- Opening Delimiter -

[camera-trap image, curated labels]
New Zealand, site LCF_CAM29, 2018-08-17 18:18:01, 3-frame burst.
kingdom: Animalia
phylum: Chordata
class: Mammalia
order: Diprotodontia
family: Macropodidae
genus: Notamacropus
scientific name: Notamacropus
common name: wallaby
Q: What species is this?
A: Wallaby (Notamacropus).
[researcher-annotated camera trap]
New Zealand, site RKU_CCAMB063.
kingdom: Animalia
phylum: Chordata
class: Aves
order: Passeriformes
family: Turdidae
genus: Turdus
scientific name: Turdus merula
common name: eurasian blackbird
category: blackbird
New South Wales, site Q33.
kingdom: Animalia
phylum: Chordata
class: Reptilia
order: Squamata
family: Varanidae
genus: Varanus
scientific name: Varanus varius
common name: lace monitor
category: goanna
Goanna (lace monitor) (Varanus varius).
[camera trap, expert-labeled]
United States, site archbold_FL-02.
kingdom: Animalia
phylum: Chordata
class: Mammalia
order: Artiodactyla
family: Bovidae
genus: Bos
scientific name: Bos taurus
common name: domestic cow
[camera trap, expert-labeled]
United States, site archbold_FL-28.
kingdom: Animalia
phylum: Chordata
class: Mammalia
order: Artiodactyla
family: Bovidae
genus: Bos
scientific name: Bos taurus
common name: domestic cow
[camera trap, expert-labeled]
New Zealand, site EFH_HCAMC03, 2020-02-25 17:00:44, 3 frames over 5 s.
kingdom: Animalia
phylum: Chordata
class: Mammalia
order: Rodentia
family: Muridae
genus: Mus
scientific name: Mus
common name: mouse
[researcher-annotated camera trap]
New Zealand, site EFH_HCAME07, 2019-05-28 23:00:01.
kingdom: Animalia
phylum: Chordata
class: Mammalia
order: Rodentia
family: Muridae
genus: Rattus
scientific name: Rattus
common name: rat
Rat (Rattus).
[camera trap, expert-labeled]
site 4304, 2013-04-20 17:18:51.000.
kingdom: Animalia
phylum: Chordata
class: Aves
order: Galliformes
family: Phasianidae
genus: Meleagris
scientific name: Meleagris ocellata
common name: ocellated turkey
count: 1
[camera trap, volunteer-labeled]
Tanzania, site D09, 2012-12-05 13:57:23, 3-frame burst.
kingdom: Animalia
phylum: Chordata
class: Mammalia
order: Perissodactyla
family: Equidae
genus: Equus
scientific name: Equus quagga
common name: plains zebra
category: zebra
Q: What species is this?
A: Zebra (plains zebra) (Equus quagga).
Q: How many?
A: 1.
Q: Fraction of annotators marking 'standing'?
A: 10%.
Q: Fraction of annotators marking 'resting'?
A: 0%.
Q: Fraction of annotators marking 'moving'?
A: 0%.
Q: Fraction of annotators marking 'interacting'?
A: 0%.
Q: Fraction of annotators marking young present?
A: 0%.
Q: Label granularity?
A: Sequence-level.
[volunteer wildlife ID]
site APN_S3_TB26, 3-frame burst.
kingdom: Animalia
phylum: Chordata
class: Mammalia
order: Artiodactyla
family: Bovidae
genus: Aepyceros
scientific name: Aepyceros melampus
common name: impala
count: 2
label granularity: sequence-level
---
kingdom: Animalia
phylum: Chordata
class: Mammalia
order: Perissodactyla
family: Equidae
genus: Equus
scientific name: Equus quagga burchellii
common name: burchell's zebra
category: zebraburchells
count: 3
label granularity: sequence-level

- Closing Delimiter -

### What you will do
Write the material above out once more, exactly as it stands.

### Solution to the exercise
[camera-trap image, curated labels]
New Zealand, site LCF_CAM29, 2018-08-17 18:18:01, 3-frame burst.
kingdom: Animalia
phylum: Chordata
class: Mammalia
order: Diprotodontia
family: Macropodidae
genus: Notamacropus
scientific name: Notamacropus
common name: wallaby
Q: What species is this?
A: Wallaby (Notamacropus).
[researcher-annotated camera trap]
New Zealand, site RKU_CCAMB063.
kingdom: Animalia
phylum: Chordata
class: Aves
order: Passeriformes
family: Turdidae
genus: Turdus
scientific name: Turdus merula
common name: eurasian blackbird
category: blackbird
New South Wales, site Q33.
kingdom: Animalia
phylum: Chordata
class: Reptilia
order: Squamata
family: Varanidae
genus: Varanus
scientific name: Varanus varius
common name: lace monitor
category: goanna
Goanna (lace monitor) (Varanus varius).
[camera trap, expert-labeled]
United States, site archbold_FL-02.
kingdom: Animalia
phylum: Chordata
class: Mammalia
order: Artiodactyla
family: Bovidae
genus: Bos
scientific name: Bos taurus
common name: domestic cow
[camera trap, expert-labeled]
United States, site archbold_FL-28.
kingdom: Animalia
phylum: Chordata
class: Mammalia
order: Artiodactyla
family: Bovidae
genus: Bos
scientific name: Bos taurus
common name: domestic cow
[camera trap, expert-labeled]
New Zealand, site EFH_HCAMC03, 2020-02-25 17:00:44, 3 frames over 5 s.
kingdom: Animalia
phylum: Chordata
class: Mammalia
order: Rodentia
family: Muridae
genus: Mus
scientific name: Mus
common name: mouse
[researcher-annotated camera trap]
New Zealand, site EFH_HCAME07, 2019-05-28 23:00:01.
kingdom: Animalia
phylum: Chordata
class: Mammalia
order: Rodentia
family: Muridae
genus: Rattus
scientific name: Rattus
common name: rat
Rat (Rattus).
[camera trap, expert-labeled]
site 4304, 2013-04-20 17:18:51.000.
kingdom: Animalia
phylum: Chordata
class: Aves
order: Galliformes
family: Phasianidae
genus: Meleagris
scientific name: Meleagris ocellata
common name: ocellated turkey
count: 1
[camera trap, volunteer-labeled]
Tanzania, site D09, 2012-12-05 13:57:23, 3-frame burst.
kingdom: Animalia
phylum: Chordata
class: Mammalia
order: Perissodactyla
family: Equidae
genus: Equus
scientific name: Equus quagga
common name: plains zebra
category: zebra
Q: What species is this?
A: Zebra (plains zebra) (Equus quagga).
Q: How many?
A: 1.
Q: Fraction of annotators marking 'standing'?
A: 10%.
Q: Fraction of annotators marking 'resting'?
A: 0%.
Q: Fraction of annotators marking 'moving'?
A: 0%.
Q: Fraction of annotators marking 'interacting'?
A: 0%.
Q: Fraction of annotators marking young present?
A: 0%.
Q: Label granularity?
A: Sequence-level.
[volunteer wildlife ID]
site APN_S3_TB26, 3-frame burst.
kingdom: Animalia
phylum: Chordata
class: Mammalia
order: Artiodactyla
family: Bovidae
genus: Aepyceros
scientific name: Aepyceros melampus
common name: impala
count: 2
label granularity: sequence-level
---
kingdom: Animalia
phylum: Chordata
class: Mammalia
order: Perissodactyla
family: Equidae
genus: Equus
scientific name: Equus quagga burchellii
common name: burchell's zebra
category: zebraburchells
count: 3
label granularity: sequence-level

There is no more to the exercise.